Robert Cary, CIO for the U.S. Navy, in a recent blog post said Defense officials are hashing out the final policy for allowing USBs back into the department. The Commander of the U.S. Strategic Command in November suspended the use of all USB flash and removable storage devices and camera flash cards from all DoD networks after a worm infection spread across some DoD networks.
"In the future, we expect that a government-owned and procured USB flash media that is uniquely and electronically identifiable for use in support of mission-essential functions on DoD networks will be permitted for use by authorized individuals," Cary said in his blog. "The bottom line is, the days of using personally owned flash media or using flash media collected at conferences or trade shows are long gone. What we connect to our home PCs is very different from what is and will be allowed to occur on DON [Department of Navy] networks."
The Navy is also reducing its reliance on USB flash media, Cary said. "...we are working on moving our access to information to the use of collaborative workspaces, file shares and portals within our protected enclaves. This will reduce our reliance on USB flash media, mitigate unnecessary risk to the GIG, and protect our data and information by keeping it stored within our network boundaries," he said.

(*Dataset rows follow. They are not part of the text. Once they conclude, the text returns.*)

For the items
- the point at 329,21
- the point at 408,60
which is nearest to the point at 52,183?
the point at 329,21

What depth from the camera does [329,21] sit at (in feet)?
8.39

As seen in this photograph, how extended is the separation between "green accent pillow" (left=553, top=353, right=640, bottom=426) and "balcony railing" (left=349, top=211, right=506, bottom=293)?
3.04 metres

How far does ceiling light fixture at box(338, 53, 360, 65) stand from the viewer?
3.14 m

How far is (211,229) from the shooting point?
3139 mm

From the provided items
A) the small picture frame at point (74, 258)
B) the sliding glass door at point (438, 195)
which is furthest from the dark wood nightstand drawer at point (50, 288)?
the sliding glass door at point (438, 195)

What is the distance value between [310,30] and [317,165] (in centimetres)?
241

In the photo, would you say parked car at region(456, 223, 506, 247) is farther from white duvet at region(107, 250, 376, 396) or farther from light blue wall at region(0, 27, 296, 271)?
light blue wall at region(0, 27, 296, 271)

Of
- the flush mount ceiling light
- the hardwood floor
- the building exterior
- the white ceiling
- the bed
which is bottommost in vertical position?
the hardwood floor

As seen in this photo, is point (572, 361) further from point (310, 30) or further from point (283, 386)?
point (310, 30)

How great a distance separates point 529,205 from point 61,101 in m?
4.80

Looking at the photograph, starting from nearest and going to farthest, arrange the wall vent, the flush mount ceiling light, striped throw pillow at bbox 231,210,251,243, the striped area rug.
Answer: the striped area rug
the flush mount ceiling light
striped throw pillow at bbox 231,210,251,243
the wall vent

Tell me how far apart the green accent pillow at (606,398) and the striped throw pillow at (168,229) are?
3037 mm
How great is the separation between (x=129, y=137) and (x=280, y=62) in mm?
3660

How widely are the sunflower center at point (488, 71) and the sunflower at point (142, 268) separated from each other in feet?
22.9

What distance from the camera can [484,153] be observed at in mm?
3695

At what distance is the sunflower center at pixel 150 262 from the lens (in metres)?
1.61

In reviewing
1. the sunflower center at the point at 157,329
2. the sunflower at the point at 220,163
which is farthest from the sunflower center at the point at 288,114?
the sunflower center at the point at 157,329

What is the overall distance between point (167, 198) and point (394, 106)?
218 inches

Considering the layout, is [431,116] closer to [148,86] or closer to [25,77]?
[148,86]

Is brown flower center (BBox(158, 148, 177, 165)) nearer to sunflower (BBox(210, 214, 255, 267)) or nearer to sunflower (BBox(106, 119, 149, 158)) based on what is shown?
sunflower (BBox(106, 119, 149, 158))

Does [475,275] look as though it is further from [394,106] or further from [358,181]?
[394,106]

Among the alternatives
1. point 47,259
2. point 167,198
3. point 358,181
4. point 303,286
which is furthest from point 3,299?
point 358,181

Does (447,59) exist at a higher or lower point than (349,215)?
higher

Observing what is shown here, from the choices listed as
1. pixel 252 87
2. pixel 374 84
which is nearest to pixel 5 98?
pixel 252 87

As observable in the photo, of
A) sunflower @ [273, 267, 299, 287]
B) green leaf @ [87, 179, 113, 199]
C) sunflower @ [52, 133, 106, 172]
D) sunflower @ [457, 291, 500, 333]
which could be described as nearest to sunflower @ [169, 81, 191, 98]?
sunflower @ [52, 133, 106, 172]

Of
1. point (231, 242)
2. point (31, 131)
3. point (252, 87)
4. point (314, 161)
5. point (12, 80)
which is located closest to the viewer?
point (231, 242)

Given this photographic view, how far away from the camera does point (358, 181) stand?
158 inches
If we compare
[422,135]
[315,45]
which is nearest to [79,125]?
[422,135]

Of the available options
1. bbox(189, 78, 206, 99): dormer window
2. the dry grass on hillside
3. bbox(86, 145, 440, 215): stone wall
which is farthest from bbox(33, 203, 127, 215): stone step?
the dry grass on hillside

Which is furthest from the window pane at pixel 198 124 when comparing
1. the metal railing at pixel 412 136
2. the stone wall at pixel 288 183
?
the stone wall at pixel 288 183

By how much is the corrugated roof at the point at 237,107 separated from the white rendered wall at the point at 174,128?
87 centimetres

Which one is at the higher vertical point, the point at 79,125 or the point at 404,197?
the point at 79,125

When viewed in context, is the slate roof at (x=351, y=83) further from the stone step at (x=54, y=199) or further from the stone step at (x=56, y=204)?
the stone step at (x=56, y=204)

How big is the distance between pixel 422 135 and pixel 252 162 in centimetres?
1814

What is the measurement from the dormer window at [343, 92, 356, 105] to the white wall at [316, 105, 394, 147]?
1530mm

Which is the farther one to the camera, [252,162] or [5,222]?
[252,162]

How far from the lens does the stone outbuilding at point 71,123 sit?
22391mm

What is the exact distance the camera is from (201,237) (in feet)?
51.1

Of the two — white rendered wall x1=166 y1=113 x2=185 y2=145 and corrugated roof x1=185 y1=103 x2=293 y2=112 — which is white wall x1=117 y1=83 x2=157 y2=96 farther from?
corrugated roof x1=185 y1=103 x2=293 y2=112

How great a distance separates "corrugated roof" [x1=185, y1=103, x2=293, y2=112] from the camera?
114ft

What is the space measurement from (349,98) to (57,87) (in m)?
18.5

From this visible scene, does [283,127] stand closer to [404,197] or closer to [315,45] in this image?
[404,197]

Meanwhile, the DoD Removable Storage Media Tiger Team is coordinating a Defense USB policy that will be incorporated into USSTRATCOM guidelines, and the Navy and Marine Corps are working on their own organization-specific operational orders for when the ban is lifted.

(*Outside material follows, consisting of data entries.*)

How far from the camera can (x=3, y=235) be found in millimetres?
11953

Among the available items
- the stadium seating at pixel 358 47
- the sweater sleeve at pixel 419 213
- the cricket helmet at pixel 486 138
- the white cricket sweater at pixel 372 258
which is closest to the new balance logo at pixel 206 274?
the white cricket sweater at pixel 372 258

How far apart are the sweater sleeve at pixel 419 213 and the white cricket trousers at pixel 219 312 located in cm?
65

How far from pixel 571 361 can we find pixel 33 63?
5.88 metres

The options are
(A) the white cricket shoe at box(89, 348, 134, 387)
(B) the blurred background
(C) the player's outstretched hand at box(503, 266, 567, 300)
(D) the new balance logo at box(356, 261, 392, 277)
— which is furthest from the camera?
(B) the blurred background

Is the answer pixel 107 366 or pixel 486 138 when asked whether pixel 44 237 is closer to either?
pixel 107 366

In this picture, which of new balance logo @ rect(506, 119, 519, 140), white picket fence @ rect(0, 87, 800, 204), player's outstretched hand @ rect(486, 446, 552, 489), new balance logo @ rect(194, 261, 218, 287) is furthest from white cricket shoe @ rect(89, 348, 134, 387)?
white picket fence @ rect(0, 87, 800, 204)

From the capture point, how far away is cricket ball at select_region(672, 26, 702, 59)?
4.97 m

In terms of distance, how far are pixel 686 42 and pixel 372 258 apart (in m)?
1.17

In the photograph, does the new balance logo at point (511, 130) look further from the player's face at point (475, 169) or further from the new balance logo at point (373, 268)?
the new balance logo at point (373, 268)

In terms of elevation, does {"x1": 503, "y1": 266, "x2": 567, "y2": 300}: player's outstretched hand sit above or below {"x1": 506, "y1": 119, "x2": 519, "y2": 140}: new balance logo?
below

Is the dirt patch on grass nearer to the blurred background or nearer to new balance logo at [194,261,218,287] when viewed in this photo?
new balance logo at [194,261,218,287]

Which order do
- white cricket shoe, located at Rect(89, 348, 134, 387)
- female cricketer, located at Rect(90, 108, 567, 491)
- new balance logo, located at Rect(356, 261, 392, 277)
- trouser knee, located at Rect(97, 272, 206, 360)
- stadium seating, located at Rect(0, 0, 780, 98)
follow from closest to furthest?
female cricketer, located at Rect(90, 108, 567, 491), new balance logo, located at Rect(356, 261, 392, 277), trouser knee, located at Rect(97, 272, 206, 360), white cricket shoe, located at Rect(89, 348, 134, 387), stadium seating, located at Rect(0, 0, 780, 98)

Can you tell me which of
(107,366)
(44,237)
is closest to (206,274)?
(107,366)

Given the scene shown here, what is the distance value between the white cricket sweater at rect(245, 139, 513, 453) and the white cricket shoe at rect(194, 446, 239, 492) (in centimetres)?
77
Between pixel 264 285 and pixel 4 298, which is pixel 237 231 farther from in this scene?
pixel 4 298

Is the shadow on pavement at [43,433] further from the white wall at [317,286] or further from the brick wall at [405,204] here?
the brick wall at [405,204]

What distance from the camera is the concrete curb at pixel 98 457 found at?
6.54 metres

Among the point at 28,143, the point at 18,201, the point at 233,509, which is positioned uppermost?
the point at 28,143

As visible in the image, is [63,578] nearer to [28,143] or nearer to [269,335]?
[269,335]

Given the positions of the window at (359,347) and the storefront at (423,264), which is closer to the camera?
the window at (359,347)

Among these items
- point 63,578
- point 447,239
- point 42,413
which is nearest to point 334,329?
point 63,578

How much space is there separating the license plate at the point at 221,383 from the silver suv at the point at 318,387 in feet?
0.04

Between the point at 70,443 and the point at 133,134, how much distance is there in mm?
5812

Among other things, the Navy is upgrading its antivirus and malware detection, alerting, and remediation, Cary said, and improving controls that deny unauthorized USBs from the network.
Cary noted that although the DoD previously had policies in place for using USBs safely, "they were not being followed."
"Unfortunately, it was our bad IT hygiene that resulted in the ban of this all too flexible use of storage media," he said.